The contract renewals that his firm Schroder Secquaero are attending to currently are all proceeding as normal, Lohmann said, with remote working not causing any hindrance to the asset managers ILS and reinsurance underwriting operations.

Lohmann said, “Up to now we haven’t seen many delays in renewing contracts.

“We understand it’s important for things to run in an orderly fashion, but I don’t see any cause for alarm here.

“Although we’re all working remotely and from home, things are operating normally and functioning well for the renewals with no delay on quotes or binding.

“We don’t think asking for mandatory or widespread extensions is appropriate.”

Lohmann indicated that, “We will consider individual requests on a case by case basis, but subject to mutual agreement and not simply at the client’s discretion ”

The reason is due to the fully collateralised nature of most reinsurance contracts that ILS funds write, as well as the structural specifics of ILS fund operations.

“It creates issues for us, as we have to manage the liquidity of our funds. This would impact a collateralised position in terms of valuation at the end of the term and into any suggested extension as well,” Lohmann continued.

Seasonality is one of the factors affecting valuations, Lohmann said.

“If we came into the summer and are asked for an extension of a 12 month cover that incepted on June 1st, I earn much of the premium through the wind season, not pro-rata across a term. So, an extension period wouldn’t be paying a seasonality adjusted level of return.”

That’s not to mention the issues around collateral and needed liquidity in ILS funds around renewal times, for which this would cause a significant challenge, he further explained.

Lohmann believes that most markets, traditional and alternative, wouldn’t want to offer blanket extensions, although some traditional reinsurers may provide them on a case by case basis, for certain core clients that have been loss free throughout the year.

Exercises to complete |
A. In the passage on ILS contract renewals, which factor does Lohmann name as one affecting valuations?
B. Extend the passage on ILS contract renewals by writing what comes after its final sentence.

Part of a data file |
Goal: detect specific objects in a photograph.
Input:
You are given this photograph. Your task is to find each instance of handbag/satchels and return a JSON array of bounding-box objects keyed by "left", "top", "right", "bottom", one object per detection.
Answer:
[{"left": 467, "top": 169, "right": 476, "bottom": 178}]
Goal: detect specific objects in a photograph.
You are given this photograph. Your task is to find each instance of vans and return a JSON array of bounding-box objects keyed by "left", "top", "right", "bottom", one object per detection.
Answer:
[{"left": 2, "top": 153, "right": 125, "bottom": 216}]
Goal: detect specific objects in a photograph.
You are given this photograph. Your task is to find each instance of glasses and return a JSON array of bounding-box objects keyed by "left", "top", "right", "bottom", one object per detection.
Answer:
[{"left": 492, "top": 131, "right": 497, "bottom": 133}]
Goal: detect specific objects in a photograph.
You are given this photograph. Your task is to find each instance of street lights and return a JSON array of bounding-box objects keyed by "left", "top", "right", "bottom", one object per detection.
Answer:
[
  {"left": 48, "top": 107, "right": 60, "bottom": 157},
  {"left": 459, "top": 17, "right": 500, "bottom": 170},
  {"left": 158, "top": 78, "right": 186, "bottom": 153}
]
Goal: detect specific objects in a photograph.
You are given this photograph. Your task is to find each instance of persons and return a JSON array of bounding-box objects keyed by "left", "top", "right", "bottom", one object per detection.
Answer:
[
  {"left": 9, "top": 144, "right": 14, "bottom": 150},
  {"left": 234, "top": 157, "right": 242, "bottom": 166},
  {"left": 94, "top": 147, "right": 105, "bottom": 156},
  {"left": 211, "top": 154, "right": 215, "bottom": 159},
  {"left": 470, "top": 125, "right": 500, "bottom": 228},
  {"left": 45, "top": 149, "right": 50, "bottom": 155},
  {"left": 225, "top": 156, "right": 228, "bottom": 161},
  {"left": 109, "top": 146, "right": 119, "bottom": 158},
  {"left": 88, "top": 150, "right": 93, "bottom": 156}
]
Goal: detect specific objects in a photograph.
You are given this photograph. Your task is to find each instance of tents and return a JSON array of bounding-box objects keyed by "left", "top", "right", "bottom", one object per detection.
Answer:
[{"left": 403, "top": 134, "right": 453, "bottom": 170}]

Task-by-task results |
A. Seasonality.

B.
The idea is to make the renewal cycle move more smoothly, but here Lohmann doesn’t see any particular need for widespread extensions at this time as things are operating perfectly well remotely.

The issue of being asked to price pro-rate for say a two-month extension during the peak season of a perils risk profile is also a challenge.

Lohmann said that even where reinsurance renewals are delayed in the normal process of negotiation, industry practice has been to hold the client covered as the negotiations continue and once terms are agreed the cover would be charged for at the new rate as from the original anniversary date. Hence extensions of prior year contracts seem unnecessary he believes.

All of which perhaps goes to suggest that brokers like Willis Re need to quickly adapt their own processes to be able to service client renewal needs better, to avoid the need for any extensions.

Adopting electronic reinsurance trading and transfer of risks (as we explained yesterday) is one initiative that could make this a moot point, allowing for timely renewals and more renewals to be placed outside of the traditional cycle, thus reducing any burden at specific renewal dates.